- _Estratto scelto_:
«È una scelta profondamente
sua. Penso che l’avesse presa
già qualche mese fa. E credo
che ne abbia parlato unicamente
con i collaboratori più stretti, quelli
che avrebbero dovuto accompagnarlo in questo
periodo di passaggio. Ma sono convinto
che la decisione di dimettersi sia stata sin dal
primo istante irrevocabile, motivata dal profondo
amore che Benedetto XVI ha per la
Chiesa e dalla profonda responsabilità che
sente nei riguardi dell’esercizio del ministero
petrino».
Il cardinale Gianfranco Ravasi, presidente
del Pontificio consiglio della cultura, la prossima
settimana, dal 17 al 23 febbraio, predicherà
gli esercizi spirituali al Papa e alla Curia
romana sul tema Il volto di Dio e il volto
dell’uomo nella preghiera salmica.

- _Materiale fornito_:

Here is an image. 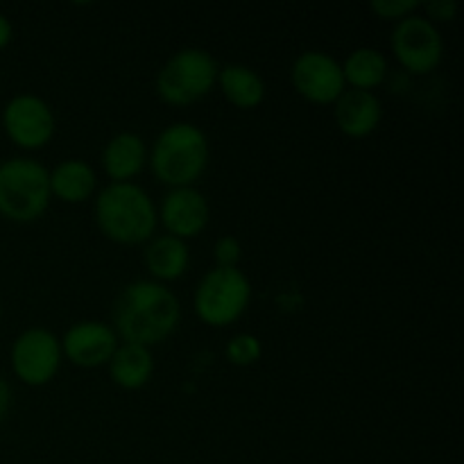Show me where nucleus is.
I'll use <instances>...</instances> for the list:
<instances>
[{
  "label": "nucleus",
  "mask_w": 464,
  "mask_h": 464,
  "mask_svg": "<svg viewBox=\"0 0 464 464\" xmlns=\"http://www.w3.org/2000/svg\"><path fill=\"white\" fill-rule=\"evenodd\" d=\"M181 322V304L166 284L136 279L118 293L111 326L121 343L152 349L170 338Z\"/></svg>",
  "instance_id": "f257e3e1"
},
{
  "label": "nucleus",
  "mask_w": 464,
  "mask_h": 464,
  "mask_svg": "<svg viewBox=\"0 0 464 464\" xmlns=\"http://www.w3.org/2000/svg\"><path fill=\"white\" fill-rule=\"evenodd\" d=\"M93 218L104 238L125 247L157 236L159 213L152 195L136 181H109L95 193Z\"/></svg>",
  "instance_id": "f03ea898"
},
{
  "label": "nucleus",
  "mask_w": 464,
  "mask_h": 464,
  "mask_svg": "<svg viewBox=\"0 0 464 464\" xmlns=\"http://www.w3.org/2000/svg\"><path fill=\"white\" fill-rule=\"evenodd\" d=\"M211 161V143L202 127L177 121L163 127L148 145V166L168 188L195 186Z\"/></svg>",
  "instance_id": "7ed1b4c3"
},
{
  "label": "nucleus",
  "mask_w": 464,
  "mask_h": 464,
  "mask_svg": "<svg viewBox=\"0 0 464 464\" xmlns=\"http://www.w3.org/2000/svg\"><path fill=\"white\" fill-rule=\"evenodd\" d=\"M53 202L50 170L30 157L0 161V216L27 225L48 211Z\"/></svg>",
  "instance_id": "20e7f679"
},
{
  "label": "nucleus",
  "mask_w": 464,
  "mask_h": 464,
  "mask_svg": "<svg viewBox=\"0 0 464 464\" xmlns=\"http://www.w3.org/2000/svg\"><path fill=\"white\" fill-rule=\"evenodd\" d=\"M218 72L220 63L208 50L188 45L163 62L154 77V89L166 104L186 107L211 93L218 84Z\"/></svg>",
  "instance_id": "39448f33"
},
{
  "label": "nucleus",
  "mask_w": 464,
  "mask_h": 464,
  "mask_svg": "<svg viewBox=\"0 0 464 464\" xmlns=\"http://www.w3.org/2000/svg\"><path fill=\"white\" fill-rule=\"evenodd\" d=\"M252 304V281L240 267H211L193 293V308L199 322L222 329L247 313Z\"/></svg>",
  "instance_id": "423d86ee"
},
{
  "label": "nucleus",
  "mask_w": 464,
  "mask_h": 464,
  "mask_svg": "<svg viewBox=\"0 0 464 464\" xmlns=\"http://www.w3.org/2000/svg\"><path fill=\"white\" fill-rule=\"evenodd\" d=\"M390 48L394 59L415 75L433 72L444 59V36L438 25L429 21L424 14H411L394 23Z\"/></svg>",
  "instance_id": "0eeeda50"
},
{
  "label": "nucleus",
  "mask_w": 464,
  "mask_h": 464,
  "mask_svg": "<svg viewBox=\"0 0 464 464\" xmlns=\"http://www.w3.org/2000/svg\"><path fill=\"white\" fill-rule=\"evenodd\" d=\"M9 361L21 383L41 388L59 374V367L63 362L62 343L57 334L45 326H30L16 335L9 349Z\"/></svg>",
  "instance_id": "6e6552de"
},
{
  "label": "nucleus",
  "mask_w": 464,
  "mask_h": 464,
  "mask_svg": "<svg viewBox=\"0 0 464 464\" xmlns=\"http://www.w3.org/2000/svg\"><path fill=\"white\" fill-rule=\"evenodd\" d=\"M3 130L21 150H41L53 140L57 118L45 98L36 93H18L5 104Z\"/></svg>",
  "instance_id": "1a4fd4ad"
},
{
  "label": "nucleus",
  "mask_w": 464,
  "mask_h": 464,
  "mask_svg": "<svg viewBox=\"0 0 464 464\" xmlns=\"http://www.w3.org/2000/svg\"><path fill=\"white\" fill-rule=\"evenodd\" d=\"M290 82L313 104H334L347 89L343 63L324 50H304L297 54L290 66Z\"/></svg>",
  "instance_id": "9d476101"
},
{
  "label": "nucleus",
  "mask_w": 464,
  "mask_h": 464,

- _Compiti da svolgere_:
(a) Secondo l'articolo sulle dimissioni di Benedetto XVI, quale carica ricopre il cardinale Gianfranco Ravasi?
(b) Per favore, scrivi il seguito dell'articolo sulle dimissioni di Benedetto XVI, partendo dopo la sua ultima frase.

- _Risposte fornite_:
(a) È presidente del Pontificio consiglio della cultura.

(b)
«Il Papa ha
voluto personalmente confermarmi il loro svolgimento. Immagino gli esercizi come
una “camera di compensazione” che consentirà
allo stesso Benedetto XVI, e a tutti noi
cardinali, di immergerci spiritualmente nella
contemplazione di Gesù Cristo dopo le ovvie
emozioni di questi giorni. E per quanti
parteciperanno al Conclave sarà anche il momento
di chiedere allo Spirito Santo l’assistenza
per la scelta del nuovo Pontefice».
Le conseguenze del “passo indietro” del Papa
agitano l’agenda del cardinale Ravasi, già
di per sé fittissima. Per il Cortile dei Gentili gli
arrivano richieste di incontri da tutti gli episcopati
del mondo. Scrive articoli e libri quasi
a getto continuo, con linguaggio comprensibile
a tutti, senza mai perdere la profondità
dell’analisi e del pensiero. Ha una presenza seguitissima
su Twitter, di cui è entusiasta. Riesce
a dialogare con credenti e non credenti.
Ma gli interessa stabilire un contatto soprattutto
con i giovani.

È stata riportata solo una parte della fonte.